French archaeologist (1647–1685)

Jacob Spon (or Jacques; in English dictionaries given as James; 1647 – 25 December 1685) was a French doctor and archaeologist. He was a pioneer in the exploration of the monuments of Greece, and a scholar of international reputation in the developing "Republic of Letters".

== Biography ==
Jacob Spon was born in 1647 in Lyon. His father was Charles Spon, a doctor and Hellenist, of a wealthy and cultured Calvinist banking family from Ulm that had been established since 1551 at Lyon, where they were members of the bourgeois élite. Following medical studies at Strasbourg, the younger Spon first met the son of a friend of his father, Charles Patin, who introduced him to antiquarian interests and the study of numismatics, then as now a window into the world of Classical Antiquity. In Paris, Jacob Spon lodged with Patin's father, Guy Patin.

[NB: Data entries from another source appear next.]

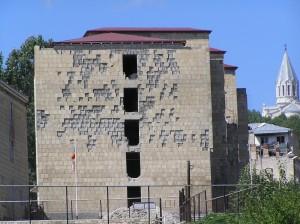 Dům poškozený válkou v Shusi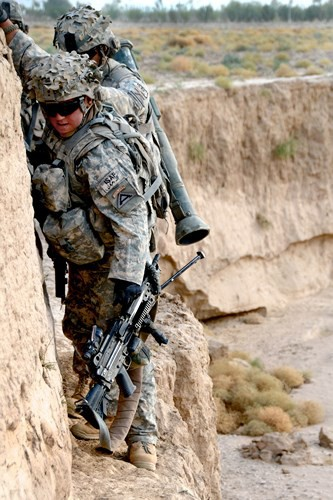 Cận cảnh binh sĩ Mỹ huấn luyện vượt mọi địa hình phức tạp - Ảnh 16.
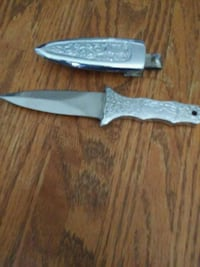 two gray handled pocket knives Chillum, 20783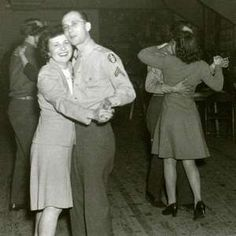 Ww2 era uso dance clipart picture black and white stock 358 Best World War II Couples images in 2018 | Vintage love ... picture black and white stock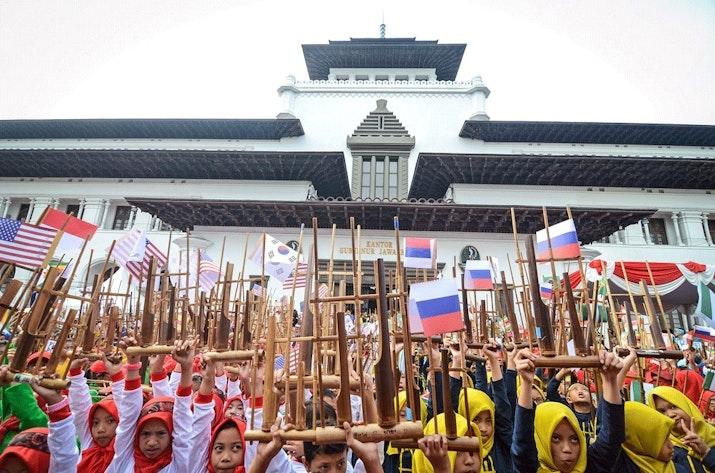 Bandung Raih Rekor Dunia Dengan Angklung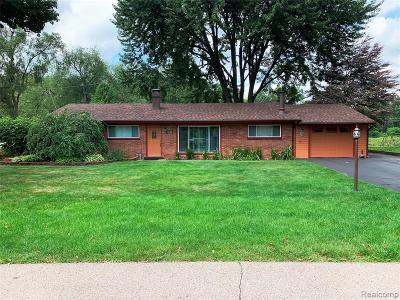 Waterford Twp, Commerce Twp, Walled Lake, Northville, Novi Single Family Home For Sale: 1693 Ashstan Drive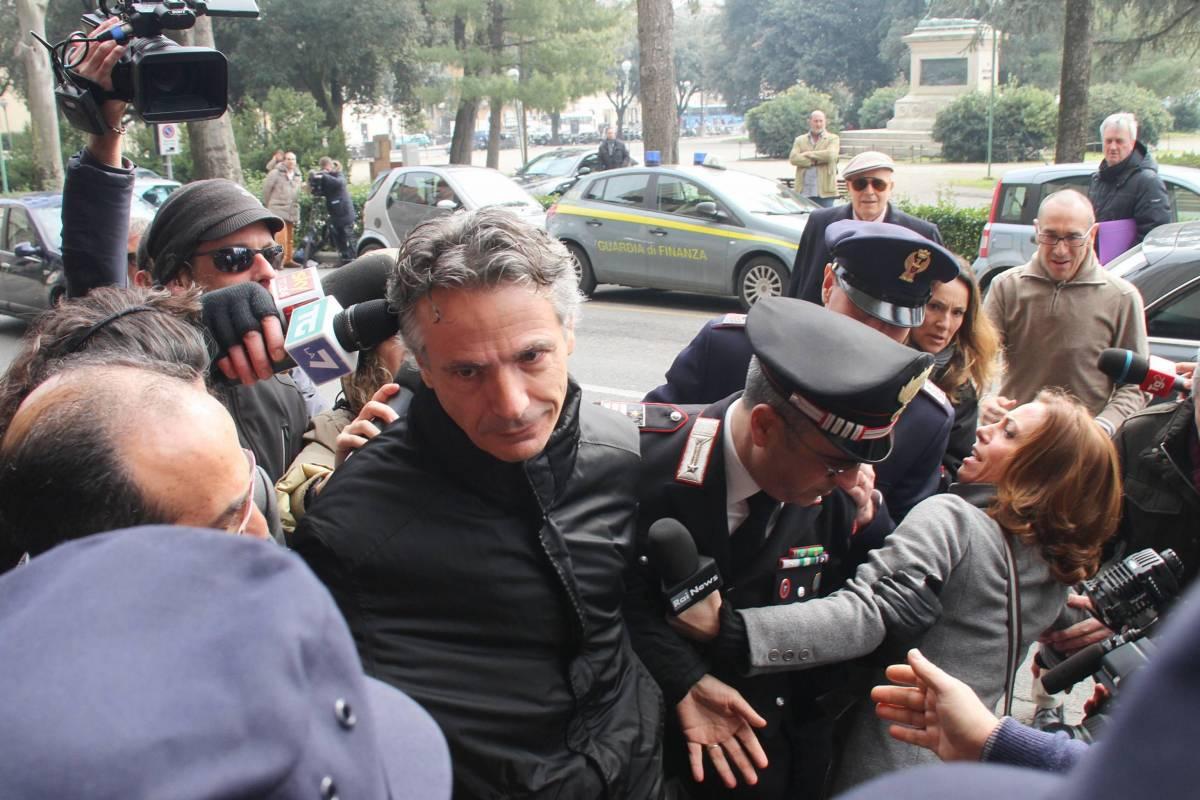 L'ex presidente del Monte dei Paschi di Siena Giuseppe Mussari entra in Procura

At Montpellier he received his doctorate in medicine (1668) and subsequently practiced in Lyon to a wealthy clientele. There his first publication appeared, a Recherche des antiquités et curiosités de la ville de Lyon and he entered into correspondence with a wider circle of savants: the abbé Claude Nicaise at Dijon, du Cange at Paris, the erudite circles that gravitated to le Grand Dauphin and the duc d'Aumont. Among his correspondents were the courtier-theologian Jacques-Bénigne Bossuet, the philosopher Pierre Bayle, Pierre Carcavy, the Jesuit scholar François d'Aix de la Chaise, confessor to the King, and François Charpentier. He met Jean Mabillon when Mabillon passed through Lyon in 1682.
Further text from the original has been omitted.